Notre invité, Christian Thelen, est consultant certifié DEKRA en électromobilité et systèmes de propulsion alternatifs. Ancien responsable de la formation chez BMW et Volkswagen, il exerce aujourd'hui en tant que consultant indépendant certifié DEKRA en électromobilité au sein de sa société, Electric Car Consulting - Thelen GmbH. Avec son équipe, il a développé l'application « Full Juice », qui rassemble les connaissances et les conseils d'experts nécessaires sur l'électromobilité. Pour en savoir plus sur Christian Thelen et son application, rendez-vous sur son site web : https://electriccarconsulting.de/ .
Bonne écoute !

Passionné d'automobile, avec l'essence et l'électricité dans le sang, fort de plus de trente ans d'expérience dans l'industrie automobile, consultant certifié DEKRA en mobilité électrique et motorisations alternatives, je souhaite partager ma passion et mon expérience avec vous via l'application que j'ai développée ou lors d'échanges personnels.
Christian Thelen
Monsieur Thelen, merci beaucoup d'avoir pris le temps de nous parler aujourd'hui. Il semble que la mobilité électrique ait connu un nouvel essor important depuis début 2022. Ma première question est donc la suivante : pensez-vous que le rythme de cette évolution va encore s'accélérer ?
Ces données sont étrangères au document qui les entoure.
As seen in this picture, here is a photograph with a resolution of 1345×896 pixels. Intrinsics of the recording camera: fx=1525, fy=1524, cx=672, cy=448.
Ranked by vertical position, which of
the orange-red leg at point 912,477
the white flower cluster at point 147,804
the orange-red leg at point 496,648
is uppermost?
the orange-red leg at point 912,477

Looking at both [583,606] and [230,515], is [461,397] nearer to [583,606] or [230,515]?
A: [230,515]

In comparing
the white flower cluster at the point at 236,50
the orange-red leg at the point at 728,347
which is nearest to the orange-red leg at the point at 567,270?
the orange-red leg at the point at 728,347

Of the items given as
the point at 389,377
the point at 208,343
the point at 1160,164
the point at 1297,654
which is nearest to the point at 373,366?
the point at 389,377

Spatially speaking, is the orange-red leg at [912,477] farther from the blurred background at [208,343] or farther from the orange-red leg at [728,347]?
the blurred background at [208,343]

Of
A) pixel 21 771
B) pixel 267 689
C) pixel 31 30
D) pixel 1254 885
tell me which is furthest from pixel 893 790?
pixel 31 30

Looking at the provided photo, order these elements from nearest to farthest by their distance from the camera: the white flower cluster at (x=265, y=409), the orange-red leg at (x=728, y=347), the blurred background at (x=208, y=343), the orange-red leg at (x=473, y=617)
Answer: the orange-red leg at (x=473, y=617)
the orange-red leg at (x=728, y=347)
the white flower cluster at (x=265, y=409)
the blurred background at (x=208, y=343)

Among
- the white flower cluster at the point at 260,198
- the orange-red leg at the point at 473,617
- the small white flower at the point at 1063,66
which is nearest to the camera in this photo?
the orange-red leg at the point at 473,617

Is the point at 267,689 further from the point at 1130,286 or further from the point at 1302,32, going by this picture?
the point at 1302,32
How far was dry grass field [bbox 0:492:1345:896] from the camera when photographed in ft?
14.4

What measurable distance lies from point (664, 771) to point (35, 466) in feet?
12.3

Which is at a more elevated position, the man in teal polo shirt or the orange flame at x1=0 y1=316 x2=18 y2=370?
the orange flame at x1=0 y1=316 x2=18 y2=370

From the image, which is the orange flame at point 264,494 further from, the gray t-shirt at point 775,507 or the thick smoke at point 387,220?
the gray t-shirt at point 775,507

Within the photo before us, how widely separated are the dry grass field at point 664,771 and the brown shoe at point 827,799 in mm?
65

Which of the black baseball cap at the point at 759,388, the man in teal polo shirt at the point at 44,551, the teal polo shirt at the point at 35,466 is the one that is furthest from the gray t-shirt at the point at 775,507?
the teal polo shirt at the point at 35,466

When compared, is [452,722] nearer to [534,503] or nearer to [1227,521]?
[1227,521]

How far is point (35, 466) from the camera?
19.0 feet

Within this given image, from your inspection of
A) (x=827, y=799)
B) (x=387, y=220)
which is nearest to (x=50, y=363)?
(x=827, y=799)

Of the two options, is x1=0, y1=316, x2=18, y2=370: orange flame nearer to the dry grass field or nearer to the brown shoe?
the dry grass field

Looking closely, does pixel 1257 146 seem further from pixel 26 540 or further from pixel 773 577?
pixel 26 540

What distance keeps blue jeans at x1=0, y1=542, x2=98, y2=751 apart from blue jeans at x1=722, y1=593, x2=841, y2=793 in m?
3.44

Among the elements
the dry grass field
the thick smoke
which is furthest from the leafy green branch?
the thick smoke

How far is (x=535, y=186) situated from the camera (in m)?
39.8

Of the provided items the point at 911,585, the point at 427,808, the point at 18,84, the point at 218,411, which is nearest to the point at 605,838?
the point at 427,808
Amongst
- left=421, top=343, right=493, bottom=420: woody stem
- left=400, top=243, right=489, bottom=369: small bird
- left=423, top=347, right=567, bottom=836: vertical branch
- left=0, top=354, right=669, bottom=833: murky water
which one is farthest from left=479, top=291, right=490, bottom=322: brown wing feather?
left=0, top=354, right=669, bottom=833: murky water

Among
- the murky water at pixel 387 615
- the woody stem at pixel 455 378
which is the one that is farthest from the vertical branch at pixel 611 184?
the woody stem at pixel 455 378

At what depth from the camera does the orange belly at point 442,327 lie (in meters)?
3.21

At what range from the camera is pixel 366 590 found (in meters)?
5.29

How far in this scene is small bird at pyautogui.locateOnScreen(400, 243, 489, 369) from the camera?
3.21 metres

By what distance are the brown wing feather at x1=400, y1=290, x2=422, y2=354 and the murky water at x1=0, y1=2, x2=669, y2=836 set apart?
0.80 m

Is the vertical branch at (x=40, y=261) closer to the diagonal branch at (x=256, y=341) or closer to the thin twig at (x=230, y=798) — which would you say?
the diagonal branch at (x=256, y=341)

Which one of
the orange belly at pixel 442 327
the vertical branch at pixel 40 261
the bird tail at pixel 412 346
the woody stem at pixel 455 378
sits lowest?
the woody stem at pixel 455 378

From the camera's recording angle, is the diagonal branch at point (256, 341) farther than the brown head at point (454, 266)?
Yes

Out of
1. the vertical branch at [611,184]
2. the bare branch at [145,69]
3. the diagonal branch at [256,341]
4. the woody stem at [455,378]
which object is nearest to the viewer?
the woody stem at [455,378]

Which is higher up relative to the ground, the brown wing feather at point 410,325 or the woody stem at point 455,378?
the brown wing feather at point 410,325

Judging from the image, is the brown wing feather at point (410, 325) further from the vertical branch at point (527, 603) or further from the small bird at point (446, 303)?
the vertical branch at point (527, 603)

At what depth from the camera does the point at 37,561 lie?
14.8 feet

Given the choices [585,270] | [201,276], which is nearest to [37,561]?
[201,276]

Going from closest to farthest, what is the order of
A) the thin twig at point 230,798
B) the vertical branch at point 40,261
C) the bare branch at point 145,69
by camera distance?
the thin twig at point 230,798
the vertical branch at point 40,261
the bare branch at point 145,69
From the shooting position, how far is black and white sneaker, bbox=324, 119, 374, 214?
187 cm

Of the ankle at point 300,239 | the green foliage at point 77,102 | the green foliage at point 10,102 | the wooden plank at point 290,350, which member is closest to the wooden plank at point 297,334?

D’ici 2025, la taxe carbone sur les carburants fossiles augmentera de 10 à 12 %. Les limites d’émissions d’oxydes d’azote (NOx) pour les moteurs diesel sont de plus en plus difficiles à respecter. Si les niveaux d’émissions dans les centres-villes restent inchangés, il faut s’attendre à une augmentation des interdictions de circulation pour les véhicules diesel. Par ailleurs, un durcissement significatif de la réglementation, lié à la norme Euro 7, est prévu à partir de 2025. D’ici là, on saura si les véhicules thermiques pourront encore respecter, voire même dépasser, ces normes. Tous ces facteurs, conjugués à la hausse des prix des carburants, accéléreront encore l’adoption des véhicules électriques dans les années à venir.
Cette situation a conduit les constructeurs à se concentrer actuellement sur le développement de véhicules 100 % électriques. Cependant, la pression internationale constitue le principal moteur de l'essor de la mobilité électrique. Plusieurs gouvernements étrangers, comme le Royaume-Uni, ont déjà décidé d'interdire la vente de véhicules neufs à moteur thermique à partir de 2030.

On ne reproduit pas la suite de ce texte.